Lorsque, des années plus tard, le réalisateur controversé a qualifié ces allégations d' »horribles mensonges » lors d’une interview accordée à un journal, Mme Lewis l’a poursuivi en justice pour diffamation. Selon l’agence de presse AFP, un tribunal de Paris vient d’innocenter M. Polanski de toute accusation de diffamation.

Mais le tribunal, spécialisé dans les affaires impliquant les médias, n’a statué que sur l’affaire de diffamation et non sur l’allégation de viol.

A fui les États-Unis

Le réalisateur de 90 ans, auteur de classiques tels que « Rosemary’s Baby » et « Chinatown », a été accusé à plusieurs reprises de viols et d’autres agressions sexuelles. Il a fui les États-Unis en 1978 pour échapper à la justice après avoir été condamné pour le viol d’une jeune fille de 13 ans et a poursuivi sa carrière en Europe. Polanski a nié toutes les allégations.

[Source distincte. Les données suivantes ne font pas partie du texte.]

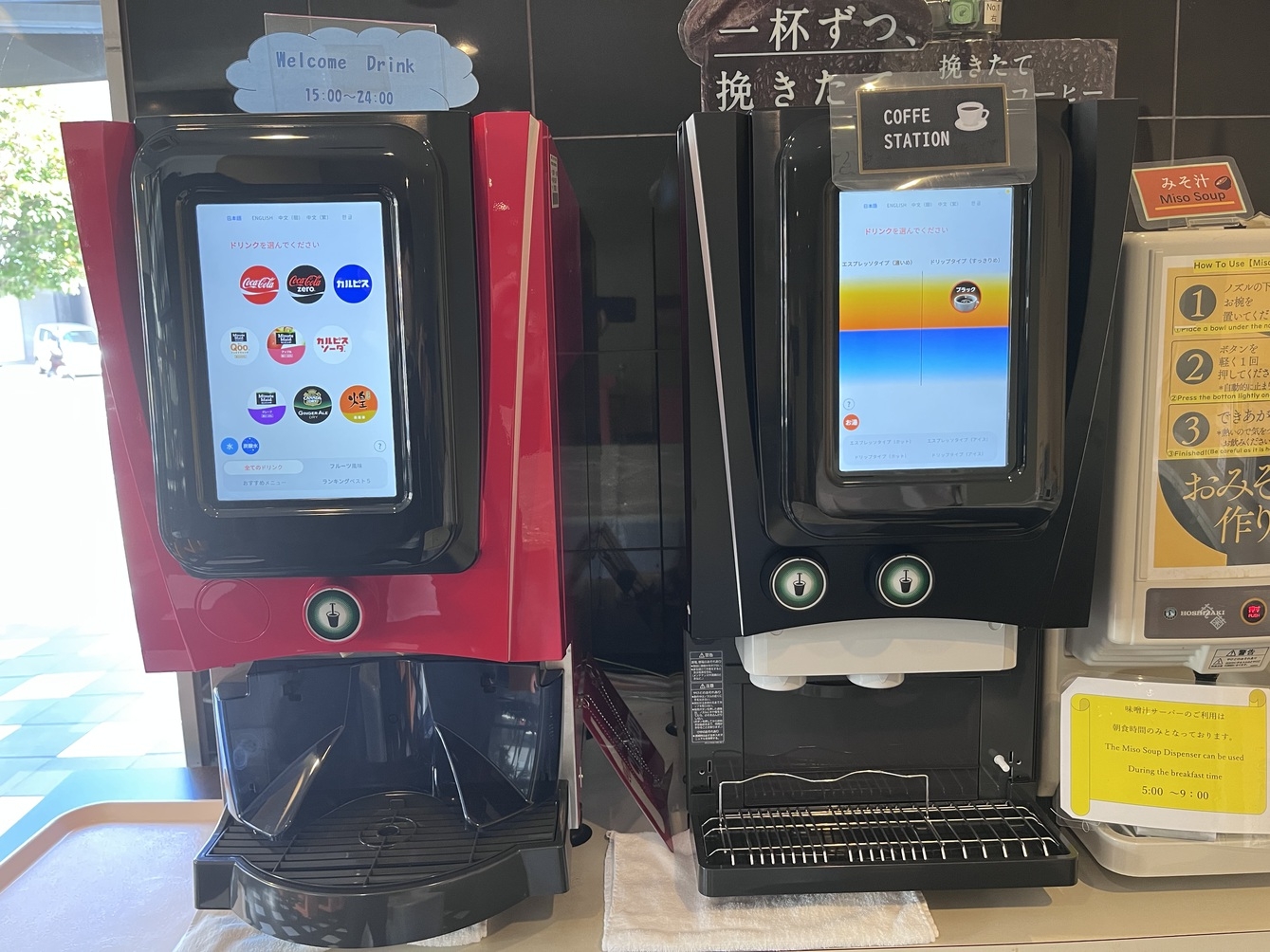 【入会金・年会費無料】【素泊り】Aカード会員様＆新規ご入会限定5％付与プラン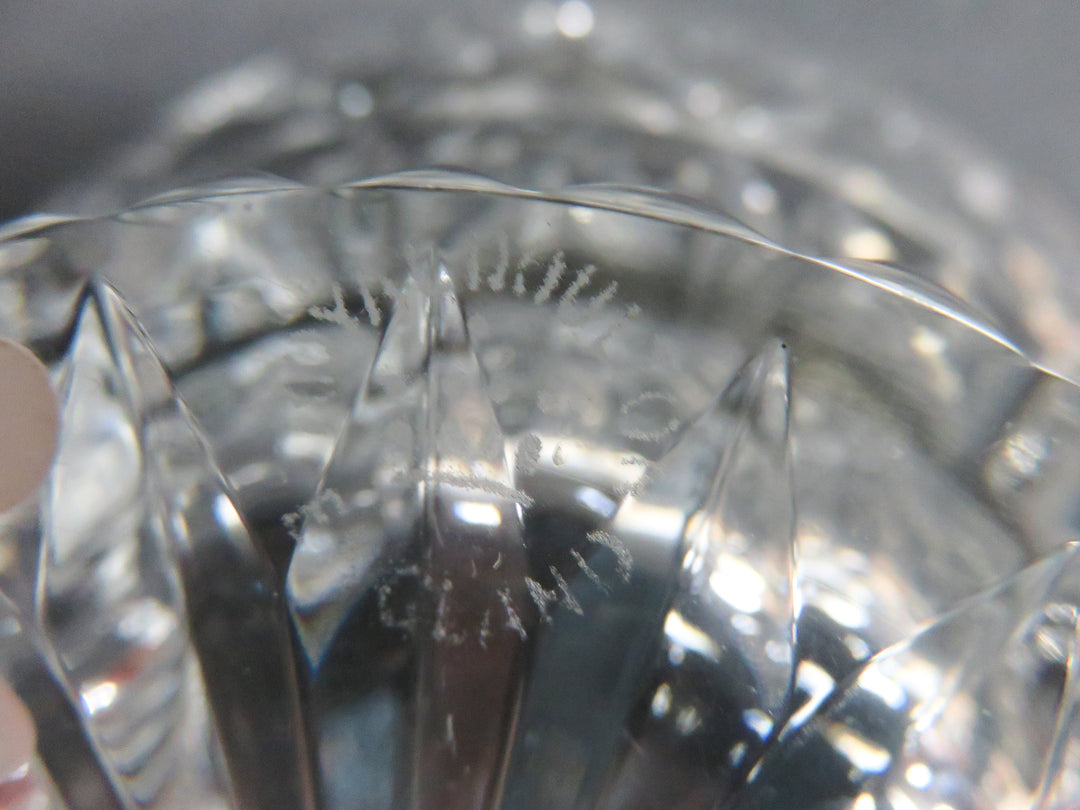 Royal Doulton Crystal Bowl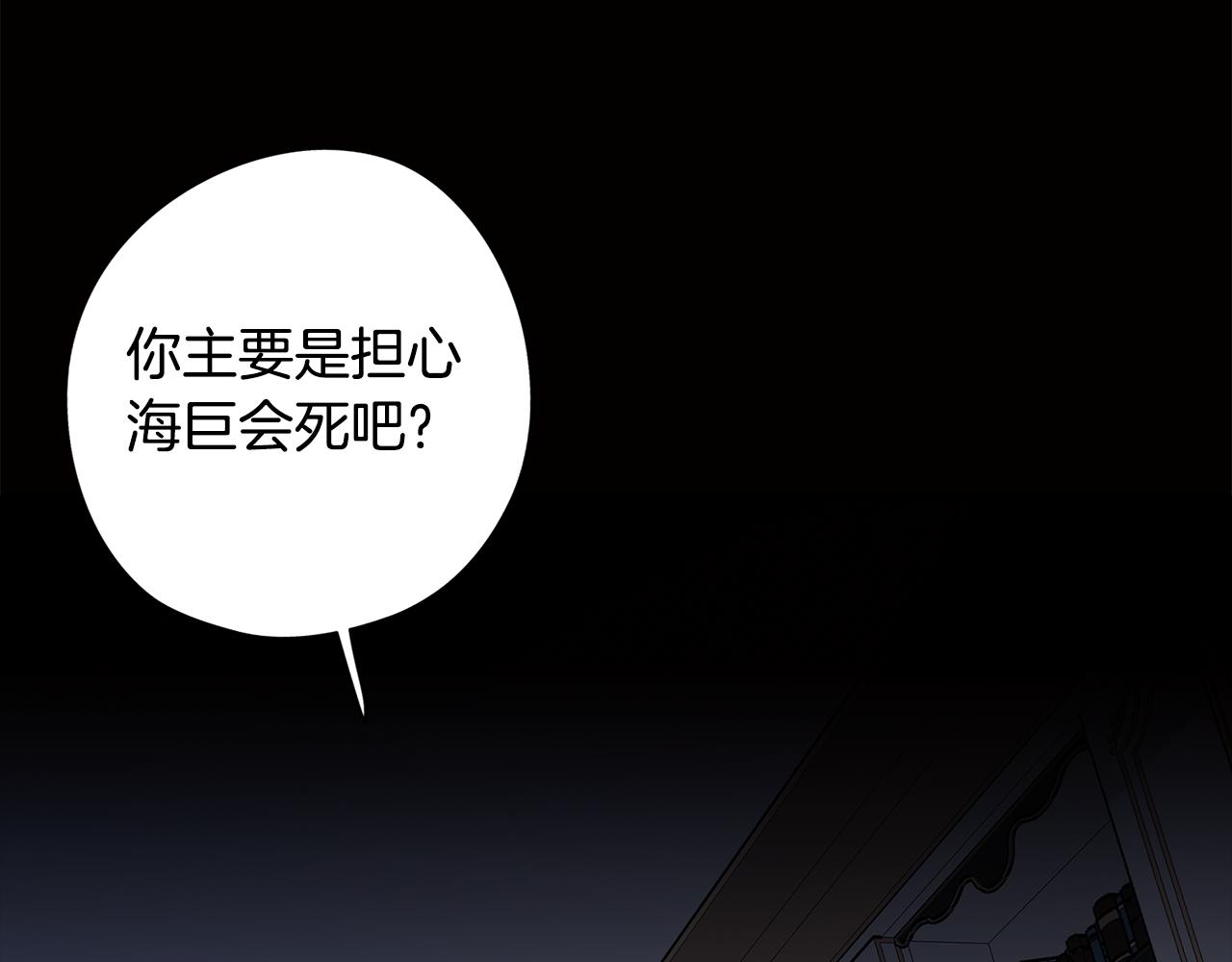 第74话 吐露真情(1/4)-第75话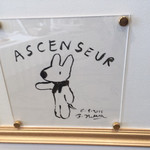 レ　レーヴ　サロン・ド・テ - 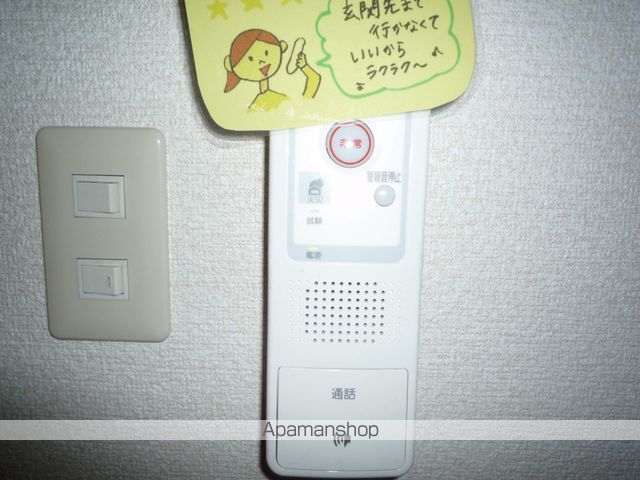 グランディールの内装写真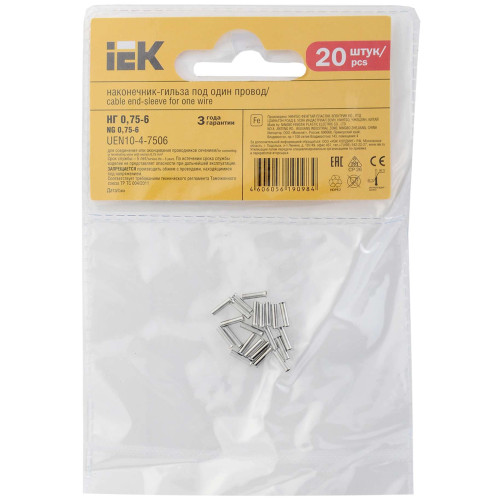 Наконечник НШВ 0,75-6 (20шт/упак) IEK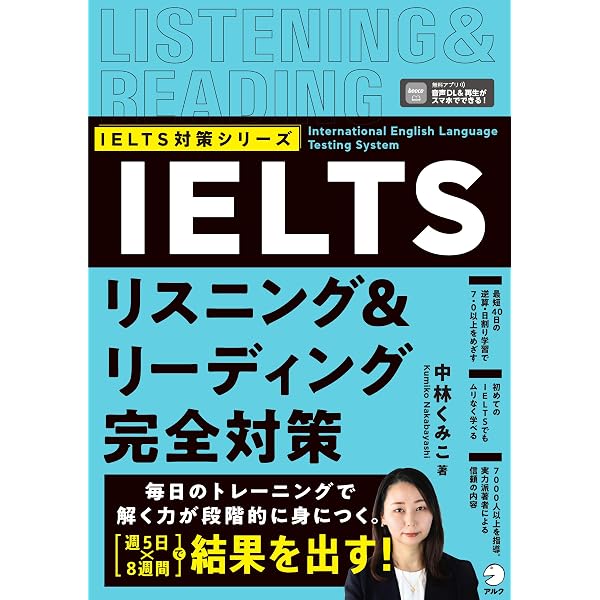 Amazon | IELTS 19 Academic Student's Book with Answers with Audio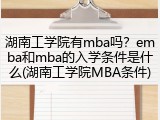 湖南工学院有mba吗？emba和mba的入学条件是什么(湖南工学院MBA条件)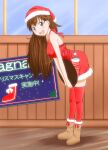  1girl bent_over brown_eyes brown_footwear brown_hair commentary_request dress from_side full_body hat mimofu_(fullhighkick) poster_(object) red_dress santa_dress santa_hat short_dress solo taneshima_popura thighhighs translation_request tray window working!! zettai_ryouiki 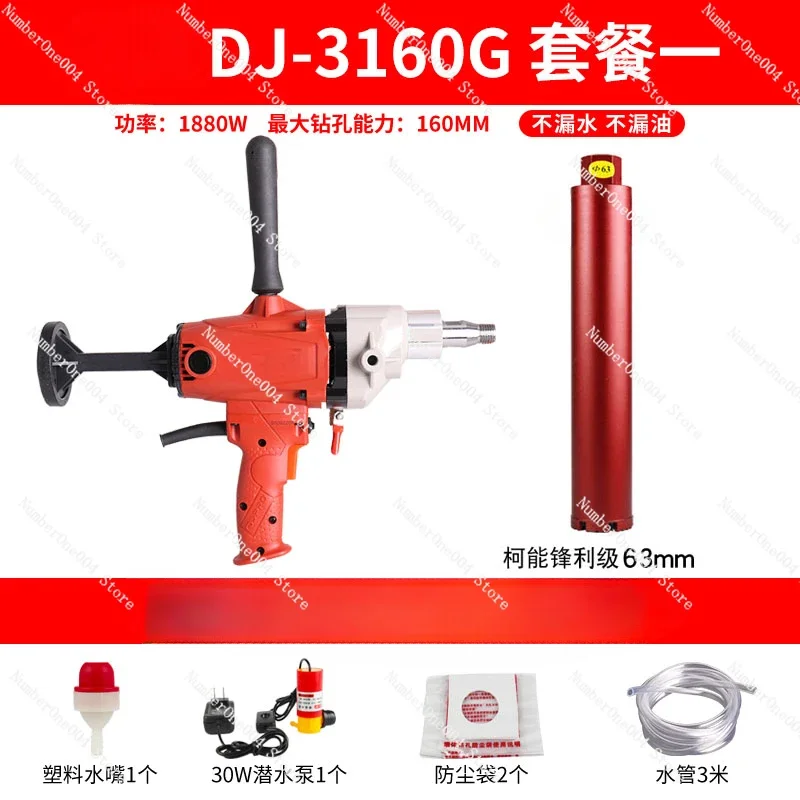 Applicable To 3160G-I Novice Withdrawal Without Water Seal Air Conditioner Drilling Machine Dry and Wet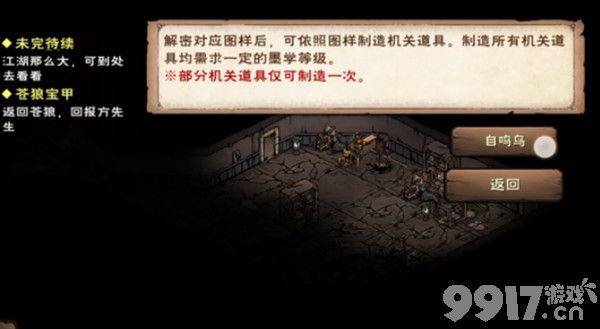 烟雨江湖自鸣鸟的玩法揭秘：制作方法与使用技巧全解析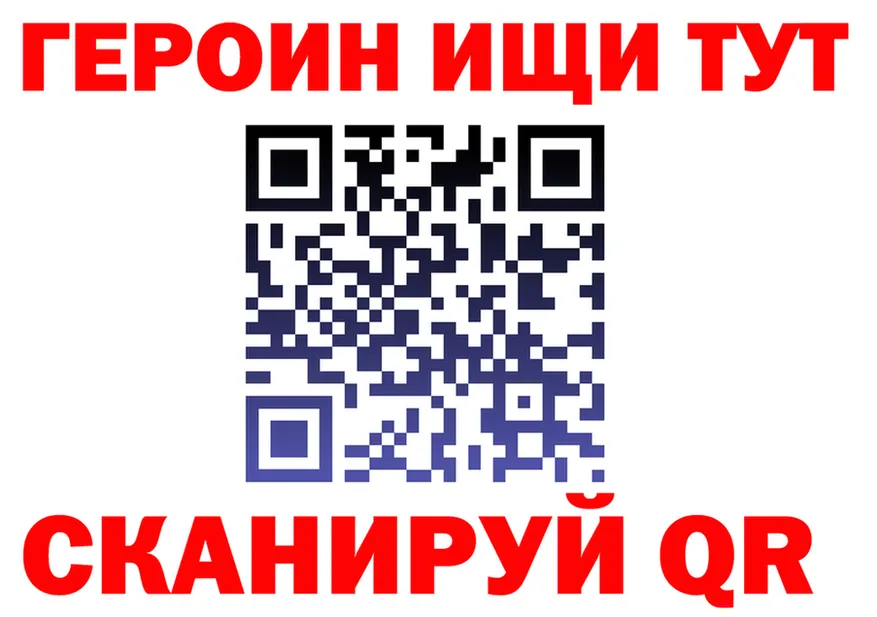 Магазин наркотиков это формула Каргат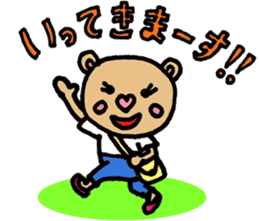 Cute KUMAKO's daily sticker #7305931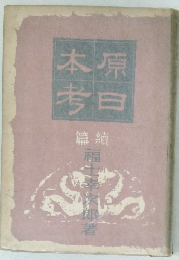 原日本考　　
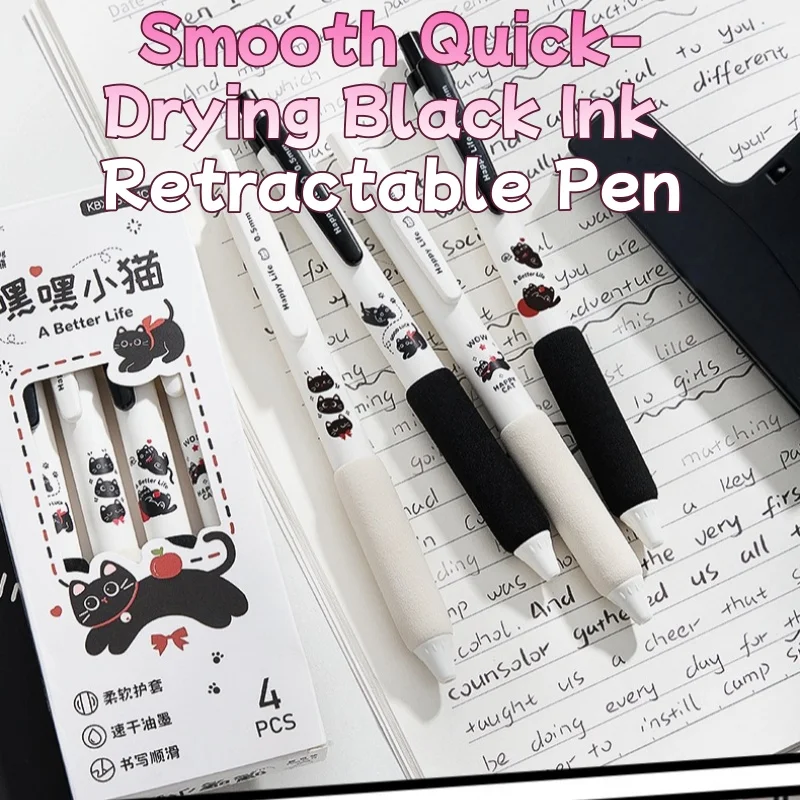 Smooth Quick-Drying Black Ink Retractable Pen Quiet ST Nib for Student Exam Practice, Skip-Free School Supplies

Assignation à résidence en Suisse

Pendant près de dix mois entre 2009 et 2010, Polanski a été assigné à résidence en Suisse après que les États-Unis ont demandé son extradition. Mais la Suisse a refusé la demande américaine et Polanski a été libéré. La France et la Pologne ont également refusé d’extrader le réalisateur.

À Noël dernier, le dernier film de Polanski, « The palace », a été projeté en avant-première en Suède.